▶ **Selection**:
+++
Just out of curiosity I looked up a few other of the above demographics re: belief in human evolution (e.g., male vs. female) and added them to the regional plot, and this is what I got:
i-d72b9dc014b77fc6387b2c96f025d56a-sciencedemoX.jpg

I’ll leave it to readers to figure out what the labels for each dot are (took me no more than 5 minutes to find the polls).

Comments

  1. #1 John Emerson
    July 9, 2008

    See, everyone really is above average in Lake Wobegon.

  2. #2 D.V.N
    July 9, 2008

    While I have recently begun to read your blog regularly (really excellent), I was struck by a couple of your formulations in this in general very interesting installment.

    “Blacks and to a lesser extent Hispanics know less about science than whites. But since science is logocentric and linear that makes sense, proficiency is directly proportional to white cultural content”

    That sounds like a lot of postmodernist woo simply taken for granted, doesn’t it? What about adjusting for the various parameters associated with educational level (and parents’ educational level), for instance (which, as far as I understand, the original survey didn’t). I’ve read the equivalent of that way of putting it before, with the writers sincerely expressing their opinions, and unless it is combined with a radical relativism about truth (e.g. Rorty-style), it is more or less tantamount to saying, in a vague and politically correct-sounding way, that blacks are less intelligent than whites.

    Or am I being Poed here (or simply misunderstanding you) insofar as you do highlight the educational factor later on, following a hilariously simplified (and – possibly – aptly sarcastic) reduction of the importance of gender roles and societal expectiations in gender differences in science? “Men do somewhat better than women, probably because of the patriarchal structure of modern science, which discourages female involvement. Knowledge of science is directly proportional to education; ‘nuf said.” There are different ways to read your point here, I admit.

    Anyway: fascinating post.

  3. #3 razib
    July 9, 2008

    that blacks are less intelligent than whites.

    i would contend that “Intelligence” is a white male construct. other groups must be judged by their Own Ways of Knowing.

  4. #4 D.V.N
    July 9, 2008

    “i would contend that “Intelligence” is a white male construct. other groups must be judged by their Own Ways of Knowing”

    Well sure, but I was intending “intelligence” in very loose sense, more like “ability to represent and understand one’s environment and reacting to it in an efficient manner”. “Other ways of knowing” is subsumed under this ‘definition’, since knowing that p (as opposed to imagining or merely believing that p) requires, at the very least, the truth of p (so this “other way of knowing”, whatever it is, must be some way of disclosing truths)
+++
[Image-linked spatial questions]
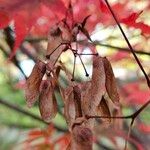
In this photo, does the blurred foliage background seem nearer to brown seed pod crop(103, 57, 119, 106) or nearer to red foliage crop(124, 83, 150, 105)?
red foliage crop(124, 83, 150, 105)

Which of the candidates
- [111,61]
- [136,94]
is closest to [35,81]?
[136,94]

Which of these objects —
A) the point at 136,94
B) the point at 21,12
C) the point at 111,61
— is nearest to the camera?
the point at 21,12

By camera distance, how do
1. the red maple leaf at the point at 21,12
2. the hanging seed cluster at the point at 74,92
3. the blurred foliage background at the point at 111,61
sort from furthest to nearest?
the blurred foliage background at the point at 111,61
the red maple leaf at the point at 21,12
the hanging seed cluster at the point at 74,92

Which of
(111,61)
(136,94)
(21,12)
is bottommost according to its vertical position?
(21,12)

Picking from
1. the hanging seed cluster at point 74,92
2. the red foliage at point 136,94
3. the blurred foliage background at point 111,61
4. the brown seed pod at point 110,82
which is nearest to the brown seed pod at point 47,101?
the hanging seed cluster at point 74,92

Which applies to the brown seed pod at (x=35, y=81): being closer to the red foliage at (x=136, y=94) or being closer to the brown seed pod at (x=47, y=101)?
the brown seed pod at (x=47, y=101)

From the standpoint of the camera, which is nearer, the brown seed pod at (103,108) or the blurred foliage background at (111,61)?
the brown seed pod at (103,108)

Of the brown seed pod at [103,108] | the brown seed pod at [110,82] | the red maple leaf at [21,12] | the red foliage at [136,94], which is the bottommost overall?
the brown seed pod at [103,108]

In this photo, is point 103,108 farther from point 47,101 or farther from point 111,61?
point 111,61

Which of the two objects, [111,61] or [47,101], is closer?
[47,101]
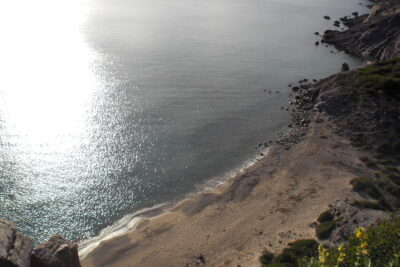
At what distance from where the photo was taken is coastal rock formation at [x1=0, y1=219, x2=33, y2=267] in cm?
2254

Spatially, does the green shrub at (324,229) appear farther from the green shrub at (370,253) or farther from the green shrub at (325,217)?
the green shrub at (370,253)

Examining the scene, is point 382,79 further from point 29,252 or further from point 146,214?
point 29,252

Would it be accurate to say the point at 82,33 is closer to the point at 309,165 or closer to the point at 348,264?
the point at 309,165

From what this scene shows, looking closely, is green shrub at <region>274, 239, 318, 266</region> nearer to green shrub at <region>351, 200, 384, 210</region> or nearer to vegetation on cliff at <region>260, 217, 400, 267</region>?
green shrub at <region>351, 200, 384, 210</region>

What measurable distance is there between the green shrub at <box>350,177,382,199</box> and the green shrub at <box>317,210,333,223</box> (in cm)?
650

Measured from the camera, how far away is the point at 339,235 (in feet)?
97.9

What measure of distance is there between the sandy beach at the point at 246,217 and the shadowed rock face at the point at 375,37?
54358 millimetres

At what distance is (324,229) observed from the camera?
105 ft

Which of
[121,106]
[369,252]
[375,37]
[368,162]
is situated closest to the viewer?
[369,252]

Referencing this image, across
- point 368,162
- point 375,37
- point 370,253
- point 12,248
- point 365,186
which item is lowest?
point 365,186

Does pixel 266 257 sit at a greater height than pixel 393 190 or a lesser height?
lesser

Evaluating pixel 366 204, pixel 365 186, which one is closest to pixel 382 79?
pixel 365 186

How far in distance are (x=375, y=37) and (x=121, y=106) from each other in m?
77.4

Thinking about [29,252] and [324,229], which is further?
[324,229]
+++
▶ **Task requirements**:
1. Reproduce part of the evolution-poll blog post word for word: begin at the words that have "3. #3 razib" and stop after "of disclosing truths)".
2. Take the evolution-poll blog post further, picking up right after its final sentence.

▶ **Answers by task**:
1.
3. #3 razib
    July 9, 2008

    that blacks are less intelligent than whites.

    i would contend that “Intelligence” is a white male construct. other groups must be judged by their Own Ways of Knowing.

  4. #4 D.V.N
    July 9, 2008

    “i would contend that “Intelligence” is a white male construct. other groups must be judged by their Own Ways of Knowing”

    Well sure, but I was intending “intelligence” in very loose sense, more like “ability to represent and understand one’s environment and reacting to it in an efficient manner”. “Other ways of knowing” is subsumed under this ‘definition’, since knowing that p (as opposed to imagining or merely believing that p) requires, at the very least, the truth of p (so this “other way of knowing”, whatever it is, must be some way of disclosing truths)

2.
    The point is really the following argument:

    Premise 1: Blacks and to a lesser extent Hispanics know less about science than whites, and this is because science is logocentric and linear, and hence proficiency is directly proportional to white cultural content.

    Premise 2: Science discloses the ultimate structures of reality, and its success at arriving at powerful models of reality (as opposed to any other ways, e.g. the study of religious scriptures), shows that the methods of science, the “logocentric and linear” thinking, give us the best available tools for disclosing truths.

    Conclusion: Blacks and to a lesser extent Hispanics are less proficient at disclosing and understanding the real structures of reality.

    Now, if you don’t like that conclusion, but want to commit yourself to premise 1, it seems like you are very much committed to rejecting premise 2. For my part, I endorse the second premise, but reject the conclusion since I have serious doubts that the claim made by the first premise is even intelligible (far less true) – “other ways of knowing” would have to be judged according to the common, reasonable standards for justification and confirmation (at the very least be information gained by a method which reliably arrives at truth), else I have no idea what it is supposed to mean. Claiming that people from other cultures generally imagine and intuit a lot of stuff, while it is the province of white males gain knowledge of the world, hardly sounds any better to me than saying that they are less intelligent.

    A remaining possibility would be that the subject matters of these “ways of knowledge” are different (for instance, ethics and aesthetics aren’t generally the subject matter of science), but this looks like a long shot.

  5. #5 razib
    July 9, 2008

    Premise 1: Blacks and to a lesser extent Hispanics know less about science than whites, and this is because science is logocentric and linear, and hence proficiency is directly proportional to white cultural content.

    interpolation: and, logocentric and linear thinking is characteristically the product of white male culture.

    Science discloses the ultimate structures of reality, and its success at arriving at powerful models of reality (as opposed to any other ways, e.g. the study of religious scriptures), shows that the methods of science, the “logocentric and linear” thinking, give us the best available tools for disclosing truths.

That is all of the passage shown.